鴨肉に関する本文の「それに目をつけ、ローマ人がフォアグラを作り出したそうなのだ・・・。」から「フォアグラをこれだけ食べるなら、副産物(?)のカモ肉も流通するはずだ。」までの部分を、「ローマ人」を「古代ローマ人」に置き換えて更新し、該当箇所を最後の語句まで含めて示してください。
─── 抽出本文
2017/04/29

あふれる鴨肉

フランスの名物の一つと言えばフォアグラ。
カフェでもビストロでもレストランでも、どこにでもあるんだよね。
もちろん、スーパーにも瓶詰めなどが売られているよ!
それだけフランス人に愛されているんだよね。
カモはもともと「渡り」の習性があるので、肝臓にエネルギーとして脂肪を蓄え、脂肪肝になりやすいんだって。
それに目をつけ、ローマ人がフォアグラを作り出したそうなのだ・・・。
さすがの食に対する飽くなき追求。
ローマ帝国崩壊後にいったん廃れるんだけど、ルネサンス以降に復活し、また広まったみたい。

で、当然、フォアグラをとった後にはカモの肉が残るわけで・・・。
このカモ肉は野生のカモ(ジビエのカモ)と比べると脂がのっているのだ。
そして、そのカモ肉がカフェやビストロでよく使われているもののようなのだ。
どうりでカモ料理が多いと思った!
鶏肉(poulet)に加えてカモ肉(canard)はたいていどこのお店にもあるからね。
フォアグラをこれだけ食べるなら、副産物(?)のカモ肉も流通するはずだ。

脂がのっているという性質を利用して生み出された料理がコンフィ。
水(湯)の代わりに脂で煮込む料理だよ。
このカモ肉は脂が多いので、ゆっくりと温めると脂が融けてきて、肉が黄色い脂につかるようになるのだ。
主に脚の肉が使われるよ。
煮込んだ後はゆっくりと固めると油脂がまとわりついた状態になって、保存・運搬が容易になるのだ。
──────
─── 提供データ
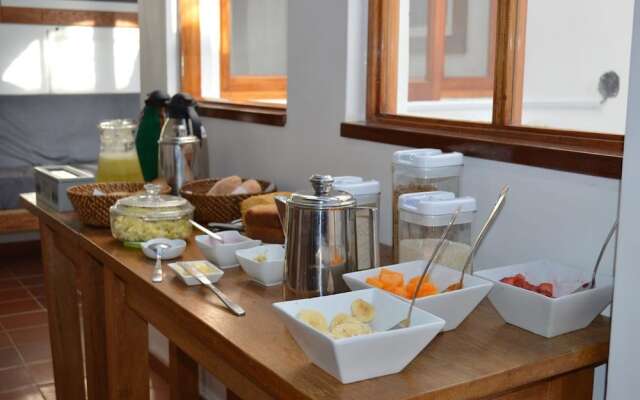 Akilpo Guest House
──────
解答 –
それに目をつけ、古代ローマ人がフォアグラを作り出したそうなのだ・・・。
さすがの食に対する飽くなき追求。
ローマ帝国崩壊後にいったん廃れるんだけど、ルネサンス以降に復活し、また広まったみたい。

で、当然、フォアグラをとった後にはカモの肉が残るわけで・・・。
このカモ肉は野生のカモ(ジビエのカモ)と比べると脂がのっているのだ。
そして、そのカモ肉がカフェやビストロでよく使われているもののようなのだ。
どうりでカモ料理が多いと思った!
鶏肉(poulet)に加えてカモ肉(canard)はたいていどこのお店にもあるからね。
フォアグラをこれだけ食べるなら、副産物(?)のカモ肉も流通するはずだ。